Schedule Kubernetes Pods across AWS EC2 Instances of Different Purchase Options

2024年02月08日


Abstractions

The following are 10 key words that are abstracted from this article by GPT.
Kubernetes, EKS, pod scheduling, node groups, EC2 instances, on-demand, spot instances, taints, tolerations, node selectors.

Introducation

Hi, this is Leo, principal architect of tianzhui.cloud. Today, in this blog post, I will delve into the specifics of configuring Kubernetes, with a particular focus on Amazon Elastic Kubernetes Service (EKS), to enable the precise scheduling of pods to nodes within a designated node group. This detailed guide will walk you through the necessary steps to ensure your pods are allocated to the appropriate node group, optimizing resource utilization and efficiency in your Kubernetes environment.

Background


In this section, I will provide an overview of the Kubernetes setup under consideration.

The application functonality is served by the Kubernetes Pods which is hosted by Amazon Elastic Kubernetes Service (EKS).

The EKS cluster is composed of multiple node groups, utilizing distinct purchase options of EC2 instances - some leverage on-demand instances, while others employ spot instances. This is the most cost-efficient combination for purchase option of EC2 compute cost when applying appropirate Savings Plans to the on-demand instances.

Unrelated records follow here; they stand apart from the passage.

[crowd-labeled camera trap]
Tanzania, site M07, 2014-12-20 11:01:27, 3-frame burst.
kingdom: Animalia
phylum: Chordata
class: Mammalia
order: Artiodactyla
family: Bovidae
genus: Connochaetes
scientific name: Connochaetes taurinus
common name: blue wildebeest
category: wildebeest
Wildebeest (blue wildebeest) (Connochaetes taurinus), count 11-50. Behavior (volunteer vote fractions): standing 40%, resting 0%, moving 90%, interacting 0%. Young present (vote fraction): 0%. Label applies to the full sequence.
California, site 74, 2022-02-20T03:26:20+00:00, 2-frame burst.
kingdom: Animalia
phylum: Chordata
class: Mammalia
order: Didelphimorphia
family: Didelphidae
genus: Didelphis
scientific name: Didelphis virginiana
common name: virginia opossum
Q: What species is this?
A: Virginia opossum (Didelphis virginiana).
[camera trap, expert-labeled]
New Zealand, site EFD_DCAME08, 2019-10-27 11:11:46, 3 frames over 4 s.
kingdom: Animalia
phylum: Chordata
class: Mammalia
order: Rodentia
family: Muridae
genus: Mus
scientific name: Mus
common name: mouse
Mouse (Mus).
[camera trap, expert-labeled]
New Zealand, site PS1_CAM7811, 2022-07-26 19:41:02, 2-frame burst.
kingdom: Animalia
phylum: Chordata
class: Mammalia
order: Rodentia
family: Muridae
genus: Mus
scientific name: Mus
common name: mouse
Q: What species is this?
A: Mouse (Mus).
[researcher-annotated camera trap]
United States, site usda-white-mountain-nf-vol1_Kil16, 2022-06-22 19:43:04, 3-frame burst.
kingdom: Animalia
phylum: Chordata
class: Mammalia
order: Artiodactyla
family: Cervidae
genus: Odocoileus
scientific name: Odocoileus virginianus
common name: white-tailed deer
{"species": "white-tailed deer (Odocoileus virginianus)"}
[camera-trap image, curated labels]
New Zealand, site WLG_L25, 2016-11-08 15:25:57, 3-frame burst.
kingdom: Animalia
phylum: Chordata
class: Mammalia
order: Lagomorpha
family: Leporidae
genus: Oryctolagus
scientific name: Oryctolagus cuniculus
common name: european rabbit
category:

The following example assumes that the AWS Region is Oregon, OS is using Linux, and EC2 instance type and size is t4g.medium:
  On-demand with Savings Plan Spot lowest price
Additional assumptions Savings Plan type is EC2 Instance Savings Plan, term length is 1 year, payment option is All Upfront N/A
Hourly rate per instance $ 0.0197 $ 0.0113
Monthly cost per instance $ 14.381 $ 8.249

A key aspect to highlight is the characteristics of the Pods within this setup; they are inherently stateless. These pods are deployed through Kubernetes deployment mechanism. Therefore, the corresponding pods could be scaled out into multiple replicas via replica set. I will devide them into non-interruptable workload and interruptable ones. Such grouping methodology simplifies our future cost-related dicussion and considerations.

This necessary background sets the stage for understanding the cluster's architecture and implementation and lays the groundwork for the pod scheduling strategies that I will explore in detail in the subsequent sections.

In my previous posts, I've covered a wide range of topics related to this Kubernetes cluster setup from other aspects. For further information, please refer to those entries. Consequently, this article will avoid repeating the content already discussed in those posts.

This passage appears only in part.